Rows from a dataset for spatial reasoning:

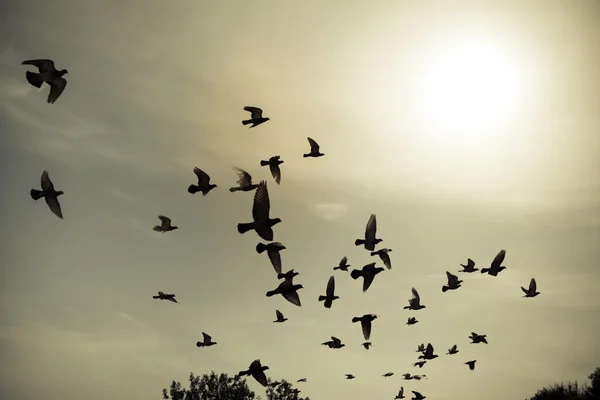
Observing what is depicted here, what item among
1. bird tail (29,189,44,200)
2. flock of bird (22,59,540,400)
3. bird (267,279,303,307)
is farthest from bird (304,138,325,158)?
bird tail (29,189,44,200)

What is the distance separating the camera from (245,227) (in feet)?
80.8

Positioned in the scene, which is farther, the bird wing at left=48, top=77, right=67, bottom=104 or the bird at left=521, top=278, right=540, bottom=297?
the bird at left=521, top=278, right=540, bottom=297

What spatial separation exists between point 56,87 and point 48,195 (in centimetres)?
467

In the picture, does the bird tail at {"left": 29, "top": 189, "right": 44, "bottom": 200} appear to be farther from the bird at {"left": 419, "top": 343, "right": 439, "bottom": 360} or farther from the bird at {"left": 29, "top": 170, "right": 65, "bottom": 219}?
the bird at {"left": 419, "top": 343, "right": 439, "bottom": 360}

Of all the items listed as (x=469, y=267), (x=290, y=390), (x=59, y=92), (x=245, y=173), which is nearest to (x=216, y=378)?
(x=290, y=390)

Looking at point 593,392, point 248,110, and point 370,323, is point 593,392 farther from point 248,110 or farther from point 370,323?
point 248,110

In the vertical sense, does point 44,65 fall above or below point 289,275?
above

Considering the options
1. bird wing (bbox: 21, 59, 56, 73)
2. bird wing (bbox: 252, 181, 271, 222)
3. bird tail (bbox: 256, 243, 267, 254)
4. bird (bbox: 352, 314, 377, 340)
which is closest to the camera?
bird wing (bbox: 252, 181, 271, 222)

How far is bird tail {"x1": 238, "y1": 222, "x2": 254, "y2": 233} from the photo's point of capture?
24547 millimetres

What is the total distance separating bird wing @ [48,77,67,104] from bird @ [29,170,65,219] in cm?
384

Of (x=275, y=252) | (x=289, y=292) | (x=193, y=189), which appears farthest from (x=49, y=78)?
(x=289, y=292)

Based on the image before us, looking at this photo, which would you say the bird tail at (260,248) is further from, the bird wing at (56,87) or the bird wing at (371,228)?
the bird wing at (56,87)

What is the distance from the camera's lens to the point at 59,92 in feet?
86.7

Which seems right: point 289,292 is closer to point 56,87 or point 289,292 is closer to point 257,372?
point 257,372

Exercise instructions. Rewrite the lines from the one containing "What is the distance from" through the end of the records as a numbered list, leaving out any blank lines.

Complete answer.
1. What is the distance from the camera's lens to the point at 59,92 in feet?
2. 86.7
3. Which seems right: point 289,292 is closer to point 56,87 or point 289,292 is closer to point 257,372?
4. point 257,372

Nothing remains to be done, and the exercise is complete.